ATIVIDADE 1 -
No trecho do texto base que começa em "A ausência dos" e vai até "do atual presidente.", troque "móveis de luxo" por "mobília de luxo" e transcreva o trecho com a troca.
ATIVIDADE 2 -
De acordo com o texto base, quanto o novo governo gastou em móveis de luxo?
ATIVIDADE 3 -
Reescreva de forma mais curta o parágrafo do texto base que começa com "A disputa teve início", mantendo os fatos principais.

TEXTO BASE -
A Presidência da República encontrou todos os 261 bens do patrimônio do Palácio da Alvorada que estavam desaparecidos e que foram motivo de troca de farpas entre os casais presidenciais Lula da Silva e Bolsonaro.
A disputa teve início durante a transição de governo, no início do ano passado, quando Lula (PT) e a primeira-dama Janja reclamaram das condições da residência oficial e apontaram que alguns móveis do patrimônio estavam faltando, quando Jair Bolsonaro (PL) e sua mulher Michelle Bolsonaro se mudaram do local.
A ausência dos móveis também havia sido um dos motivos alegados pelo novo governo para o gasto de R$ 196,7 mil em móveis de luxo, como revelado pela Folha. Nesta quarta (20/3), Bolsonaro reagiu a Lula logo após a publicação desta reportagem e falou em “falsa comunicação de furto” do atual presidente.
A Secom (Secretaria de Comunicação Social da Presidência), após publicação da reportagem, disse que a busca pelos móveis revelou descaso com a manutenção do patrimônio, sem citar diretamente a família Bolsonaro.

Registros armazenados

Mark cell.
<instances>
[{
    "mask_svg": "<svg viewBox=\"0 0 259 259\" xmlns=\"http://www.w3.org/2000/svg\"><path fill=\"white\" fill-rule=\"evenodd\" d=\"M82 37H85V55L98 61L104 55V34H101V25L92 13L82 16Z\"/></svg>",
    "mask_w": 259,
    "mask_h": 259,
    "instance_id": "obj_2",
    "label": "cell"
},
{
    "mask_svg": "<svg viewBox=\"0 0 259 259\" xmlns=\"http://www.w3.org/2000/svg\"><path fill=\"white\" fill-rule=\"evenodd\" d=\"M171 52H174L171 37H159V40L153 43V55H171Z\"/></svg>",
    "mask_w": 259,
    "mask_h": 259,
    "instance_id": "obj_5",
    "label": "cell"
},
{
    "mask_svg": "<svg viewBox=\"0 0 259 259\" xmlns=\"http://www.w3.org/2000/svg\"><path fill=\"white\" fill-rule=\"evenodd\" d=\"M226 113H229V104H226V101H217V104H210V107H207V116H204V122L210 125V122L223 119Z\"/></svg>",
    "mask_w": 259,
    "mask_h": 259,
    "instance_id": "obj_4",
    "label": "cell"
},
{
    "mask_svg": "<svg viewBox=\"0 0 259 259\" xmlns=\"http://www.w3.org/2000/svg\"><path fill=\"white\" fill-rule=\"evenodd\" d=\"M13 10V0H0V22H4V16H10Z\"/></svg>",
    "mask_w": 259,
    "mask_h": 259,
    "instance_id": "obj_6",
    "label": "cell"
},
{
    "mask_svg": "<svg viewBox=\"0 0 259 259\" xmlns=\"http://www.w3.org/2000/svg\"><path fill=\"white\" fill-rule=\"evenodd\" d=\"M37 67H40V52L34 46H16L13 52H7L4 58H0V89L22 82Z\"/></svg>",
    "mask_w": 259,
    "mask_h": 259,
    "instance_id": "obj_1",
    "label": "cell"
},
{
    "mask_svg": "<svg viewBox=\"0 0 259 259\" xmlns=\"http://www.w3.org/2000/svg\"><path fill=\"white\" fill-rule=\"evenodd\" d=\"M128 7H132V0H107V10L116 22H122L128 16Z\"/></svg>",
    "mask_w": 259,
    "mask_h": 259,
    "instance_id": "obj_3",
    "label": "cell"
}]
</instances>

SOLUÇÃO DO EXERCÍCIO 1 -
A ausência dos móveis também havia sido um dos motivos alegados pelo novo governo para o gasto de R$ 196,7 mil em mobília de luxo, como revelado pela Folha. Nesta quarta (20/3), Bolsonaro reagiu a Lula logo após a publicação desta reportagem e falou em “falsa comunicação de furto” do atual presidente.

SOLUÇÃO DO EXERCÍCIO 2 -
R$ 196,7 mil.

SOLUÇÃO DO EXERCÍCIO 3 -
A disputa começou na transição de governo, no início do ano passado. Lula (PT) e Janja reclamaram das condições da residência oficial e apontaram a falta de móveis do patrimônio após a saída de Jair e Michelle Bolsonaro.